Bill McLennan

Personal information
- Full name: William Richard McLennan
- Born: 5 June 1927 The Catlins, Otago, New Zealand
- Died: 21 July 2007 (aged 80) Auckland, New Zealand

Playing information
- Height: 185 cm (6 ft 1 in)
- Weight: 101 kg (15 st 13 lb)
- Position: Prop
Club
| Years | Team | Pld | T | G | FG | P |
|  | Blackball (WCRL) |  |  |  |  |  |
|  | Runanga |  |  |  |  |  |
|  | Total | 0 | 0 | 0 | 0 | 0 |
Representative
| Years | Team | Pld | T | G | FG | P |
| 1949–?? | West Coast |  |  |  |  |  |
|  | South Island |  |  |  |  |  |
| 1951–57 | New Zealand | 28 | 1 | 1 | 0 | 5 |
- Source:

= Bill McLennan (rugby league) =

New Zealand international rugby league footballer

William "Ginger" Richard McLennan (5 June 1927 – 21 July 2007) was a New Zealand rugby league footballer who represented New Zealand in the 1954 and 1957 World Cups.

==Playing career==
Born on the West Coast, McLennan was a miner and represented the West Coast. He played for the Runanga club. He was first selected for New Zealand in 1951. McLennan played in 84 games for the Kiwis, including 28 tests. This included 22 consecutive tests. His total 84 games has been bettered only by Jock Butterfield (99) and Tom Baxter (94).
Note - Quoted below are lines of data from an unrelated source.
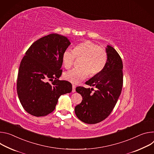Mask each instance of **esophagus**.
I'll use <instances>...</instances> for the list:
<instances>
[{
	"label": "esophagus",
	"mask_w": 154,
	"mask_h": 154,
	"mask_svg": "<svg viewBox=\"0 0 154 154\" xmlns=\"http://www.w3.org/2000/svg\"><path fill=\"white\" fill-rule=\"evenodd\" d=\"M76 86H75V85H72V92H75V91H76Z\"/></svg>",
	"instance_id": "1"
}]
</instances>
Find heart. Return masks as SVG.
<instances>
[{
    "label": "heart",
    "mask_w": 154,
    "mask_h": 154,
    "mask_svg": "<svg viewBox=\"0 0 154 154\" xmlns=\"http://www.w3.org/2000/svg\"><path fill=\"white\" fill-rule=\"evenodd\" d=\"M76 57L81 58V68L66 72L63 77L66 81L76 84L88 78L89 73L93 76L103 70L107 61V53L103 48L90 41H85L77 45L73 50L64 51L62 57L63 66L70 68Z\"/></svg>",
    "instance_id": "1"
}]
</instances>
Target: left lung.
Segmentation results:
<instances>
[{
  "instance_id": "1",
  "label": "left lung",
  "mask_w": 154,
  "mask_h": 154,
  "mask_svg": "<svg viewBox=\"0 0 154 154\" xmlns=\"http://www.w3.org/2000/svg\"><path fill=\"white\" fill-rule=\"evenodd\" d=\"M107 61L100 73L86 82L93 88L77 87L76 91L81 95V103L75 108L78 118L82 122L94 124L101 122L111 114L120 96L123 85L122 59L110 45L106 48Z\"/></svg>"
}]
</instances>
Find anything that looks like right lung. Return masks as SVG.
<instances>
[{
  "instance_id": "obj_1",
  "label": "right lung",
  "mask_w": 154,
  "mask_h": 154,
  "mask_svg": "<svg viewBox=\"0 0 154 154\" xmlns=\"http://www.w3.org/2000/svg\"><path fill=\"white\" fill-rule=\"evenodd\" d=\"M70 44L66 37L52 33L34 42L26 51L19 68L17 93L29 114L48 115L55 109L60 95L72 92L70 82L58 79L62 72V54Z\"/></svg>"
}]
</instances>
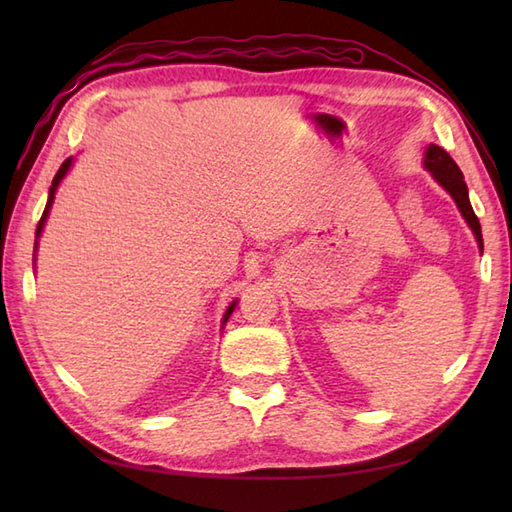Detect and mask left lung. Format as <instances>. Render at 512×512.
I'll return each instance as SVG.
<instances>
[{
    "instance_id": "left-lung-1",
    "label": "left lung",
    "mask_w": 512,
    "mask_h": 512,
    "mask_svg": "<svg viewBox=\"0 0 512 512\" xmlns=\"http://www.w3.org/2000/svg\"><path fill=\"white\" fill-rule=\"evenodd\" d=\"M424 165H427V169L433 173V178H436L442 184V187L453 195L455 204L460 206V211L464 215V220L469 222V226L473 228L477 242H480V248H484L482 226H480V220H477V215L473 211L471 200H469V189H466L464 176H462L460 167L455 165V160L442 147L429 145L427 154H424Z\"/></svg>"
}]
</instances>
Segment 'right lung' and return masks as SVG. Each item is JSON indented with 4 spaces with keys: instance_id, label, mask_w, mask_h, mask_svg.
Listing matches in <instances>:
<instances>
[{
    "instance_id": "add662e5",
    "label": "right lung",
    "mask_w": 512,
    "mask_h": 512,
    "mask_svg": "<svg viewBox=\"0 0 512 512\" xmlns=\"http://www.w3.org/2000/svg\"><path fill=\"white\" fill-rule=\"evenodd\" d=\"M70 165H72V158H68L63 162V165L59 167V171H57V176H54V180H52V187H50V193H48V204H46V211H43V215H41V220H39V224H37V237L41 235V228H43V222H46V217H48V211H50V206H52V200H54V191H57V187H59V182H61V178L65 176V173H68V169H70ZM233 308H235V303H231V306H228V310H226V314H224V321L228 319V314L233 312Z\"/></svg>"
}]
</instances>
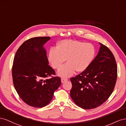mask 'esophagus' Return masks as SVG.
Returning a JSON list of instances; mask_svg holds the SVG:
<instances>
[{
    "label": "esophagus",
    "instance_id": "obj_1",
    "mask_svg": "<svg viewBox=\"0 0 126 126\" xmlns=\"http://www.w3.org/2000/svg\"><path fill=\"white\" fill-rule=\"evenodd\" d=\"M67 80H68V79H66V78H61V82H62V83H64V82H65V81H66Z\"/></svg>",
    "mask_w": 126,
    "mask_h": 126
}]
</instances>
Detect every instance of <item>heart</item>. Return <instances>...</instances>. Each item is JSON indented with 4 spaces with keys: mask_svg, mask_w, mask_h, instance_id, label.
<instances>
[{
    "mask_svg": "<svg viewBox=\"0 0 126 126\" xmlns=\"http://www.w3.org/2000/svg\"><path fill=\"white\" fill-rule=\"evenodd\" d=\"M95 53L94 47L90 43L63 40L57 47L49 49L48 60L54 69H58L66 59L67 63L60 68L58 74L68 77L73 74L75 70L82 72L87 69L94 59Z\"/></svg>",
    "mask_w": 126,
    "mask_h": 126,
    "instance_id": "1",
    "label": "heart"
}]
</instances>
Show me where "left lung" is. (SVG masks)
<instances>
[{
	"label": "left lung",
	"instance_id": "8db88e82",
	"mask_svg": "<svg viewBox=\"0 0 126 126\" xmlns=\"http://www.w3.org/2000/svg\"><path fill=\"white\" fill-rule=\"evenodd\" d=\"M98 55L89 66L71 78L72 99L77 106L91 109L101 106L113 91L117 78V66L112 53L99 43Z\"/></svg>",
	"mask_w": 126,
	"mask_h": 126
}]
</instances>
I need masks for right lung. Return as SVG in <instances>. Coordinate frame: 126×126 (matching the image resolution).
<instances>
[{
    "mask_svg": "<svg viewBox=\"0 0 126 126\" xmlns=\"http://www.w3.org/2000/svg\"><path fill=\"white\" fill-rule=\"evenodd\" d=\"M49 37H36L24 42L17 51L12 68L13 83L23 101L31 107L42 108L51 101L61 84L48 65L44 45Z\"/></svg>",
    "mask_w": 126,
    "mask_h": 126,
    "instance_id": "obj_1",
    "label": "right lung"
}]
</instances>
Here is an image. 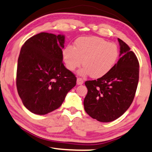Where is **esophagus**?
Listing matches in <instances>:
<instances>
[{
	"mask_svg": "<svg viewBox=\"0 0 152 152\" xmlns=\"http://www.w3.org/2000/svg\"><path fill=\"white\" fill-rule=\"evenodd\" d=\"M83 80L80 78H78L77 80H76V83H77V85H82L83 83Z\"/></svg>",
	"mask_w": 152,
	"mask_h": 152,
	"instance_id": "esophagus-1",
	"label": "esophagus"
}]
</instances>
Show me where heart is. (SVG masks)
<instances>
[{
	"label": "heart",
	"mask_w": 152,
	"mask_h": 152,
	"mask_svg": "<svg viewBox=\"0 0 152 152\" xmlns=\"http://www.w3.org/2000/svg\"><path fill=\"white\" fill-rule=\"evenodd\" d=\"M118 49L115 43H109L99 37H80L74 48L66 46L62 56L66 68L74 71L82 64L80 76L90 74L91 77H102L112 69L118 58Z\"/></svg>",
	"instance_id": "b5f03b06"
}]
</instances>
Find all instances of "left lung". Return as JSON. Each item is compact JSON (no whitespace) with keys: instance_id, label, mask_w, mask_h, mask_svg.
Instances as JSON below:
<instances>
[{"instance_id":"8db88e82","label":"left lung","mask_w":152,"mask_h":152,"mask_svg":"<svg viewBox=\"0 0 152 152\" xmlns=\"http://www.w3.org/2000/svg\"><path fill=\"white\" fill-rule=\"evenodd\" d=\"M120 58L102 77L87 80L84 109L100 122H111L127 111L133 101L139 80V62L127 44L118 38Z\"/></svg>"}]
</instances>
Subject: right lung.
I'll list each match as a JSON object with an SVG mask.
<instances>
[{
  "label": "right lung",
  "instance_id": "add662e5",
  "mask_svg": "<svg viewBox=\"0 0 152 152\" xmlns=\"http://www.w3.org/2000/svg\"><path fill=\"white\" fill-rule=\"evenodd\" d=\"M65 36L42 32L21 48L17 62V88L31 112L45 115L58 109L76 86V77L63 64Z\"/></svg>",
  "mask_w": 152,
  "mask_h": 152
}]
</instances>
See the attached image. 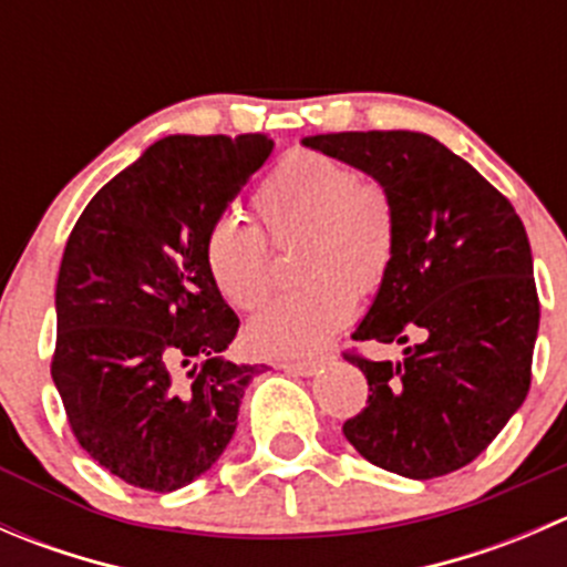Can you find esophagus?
I'll use <instances>...</instances> for the list:
<instances>
[{"mask_svg":"<svg viewBox=\"0 0 567 567\" xmlns=\"http://www.w3.org/2000/svg\"><path fill=\"white\" fill-rule=\"evenodd\" d=\"M320 364L323 362H282L279 368H282L285 373H293V375H316Z\"/></svg>","mask_w":567,"mask_h":567,"instance_id":"34e87169","label":"esophagus"}]
</instances>
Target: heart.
I'll return each instance as SVG.
<instances>
[{
	"mask_svg": "<svg viewBox=\"0 0 567 567\" xmlns=\"http://www.w3.org/2000/svg\"><path fill=\"white\" fill-rule=\"evenodd\" d=\"M255 208L277 244L301 238L299 274L310 282L277 296L251 318V348L266 357H318L351 320L357 293H375L390 277L398 249L390 192L375 181H357L337 158L299 153L260 183ZM205 266L216 290L238 310H255L271 293L268 238L238 216H219L208 227Z\"/></svg>",
	"mask_w": 567,
	"mask_h": 567,
	"instance_id": "b5f03b06",
	"label": "heart"
}]
</instances>
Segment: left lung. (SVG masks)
I'll use <instances>...</instances> for the list:
<instances>
[{
  "mask_svg": "<svg viewBox=\"0 0 567 567\" xmlns=\"http://www.w3.org/2000/svg\"><path fill=\"white\" fill-rule=\"evenodd\" d=\"M301 145L390 192L398 249L353 340L398 342L400 362L348 357L370 386L342 425L362 458L409 480L466 466L522 409L537 340L527 230L513 205L420 131H340Z\"/></svg>",
  "mask_w": 567,
  "mask_h": 567,
  "instance_id": "1",
  "label": "left lung"
}]
</instances>
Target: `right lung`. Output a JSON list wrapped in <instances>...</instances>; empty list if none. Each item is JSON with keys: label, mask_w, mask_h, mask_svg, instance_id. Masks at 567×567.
<instances>
[{"label": "right lung", "mask_w": 567, "mask_h": 567, "mask_svg": "<svg viewBox=\"0 0 567 567\" xmlns=\"http://www.w3.org/2000/svg\"><path fill=\"white\" fill-rule=\"evenodd\" d=\"M274 151L262 134L153 142L79 216L56 277L51 379L76 442L134 488L203 477L266 364L227 359L238 316L205 236Z\"/></svg>", "instance_id": "1"}]
</instances>
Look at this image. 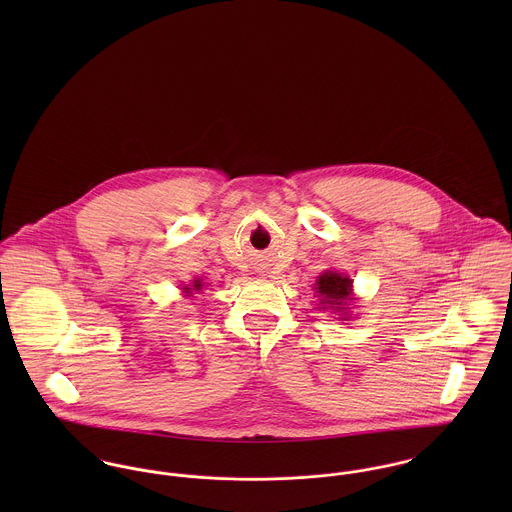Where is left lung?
I'll use <instances>...</instances> for the list:
<instances>
[{
	"mask_svg": "<svg viewBox=\"0 0 512 512\" xmlns=\"http://www.w3.org/2000/svg\"><path fill=\"white\" fill-rule=\"evenodd\" d=\"M317 297H319V303L321 307L319 309H335V311H341V315H345V311L349 309L347 303L353 301V280L349 276H343L339 272H323L317 282H315V288ZM343 321H347L345 317H341Z\"/></svg>",
	"mask_w": 512,
	"mask_h": 512,
	"instance_id": "1",
	"label": "left lung"
}]
</instances>
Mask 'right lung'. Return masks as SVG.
I'll list each match as a JSON object with an SVG mask.
<instances>
[{
    "label": "right lung",
    "mask_w": 512,
    "mask_h": 512,
    "mask_svg": "<svg viewBox=\"0 0 512 512\" xmlns=\"http://www.w3.org/2000/svg\"><path fill=\"white\" fill-rule=\"evenodd\" d=\"M201 288H203V282H201V280H195V282H193V288H183V290H185V293H191V290L199 292Z\"/></svg>",
    "instance_id": "1"
}]
</instances>
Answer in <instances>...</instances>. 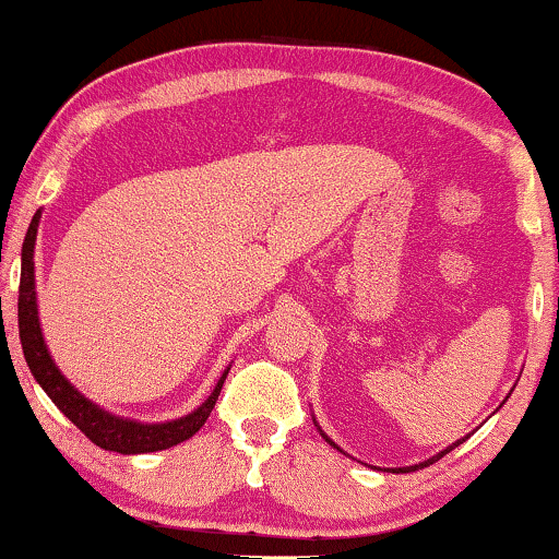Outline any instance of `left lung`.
<instances>
[{
  "label": "left lung",
  "instance_id": "obj_1",
  "mask_svg": "<svg viewBox=\"0 0 559 559\" xmlns=\"http://www.w3.org/2000/svg\"><path fill=\"white\" fill-rule=\"evenodd\" d=\"M323 438H325L328 442H331V445H333V448H338V445H335V442H333L331 438H328V435H325V432H323ZM463 440H465V438H463ZM463 440H457V442H453V445H448V448H445V450H442V453H438V455L427 457V461H425V463H419V465H407V468H394V471H404V473H409V471H417V468H427V465H432L435 461H440V457H442V455H448V453H450V450H455L457 445H461V442H463ZM338 450H341V448H338Z\"/></svg>",
  "mask_w": 559,
  "mask_h": 559
}]
</instances>
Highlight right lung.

He was part of the famous Kiwi team that won back-to-back test series against Australia in 1952 (in Australia) and 1953 (in New Zealand).

McLennan was the vice-captain in the 1955-56 tour of Great Britain. He retired after this tour however he made a comeback for the 1957 World Cup.

He was inducted as one of the New Zealand Rugby Leagues "Legends of League" in 2000.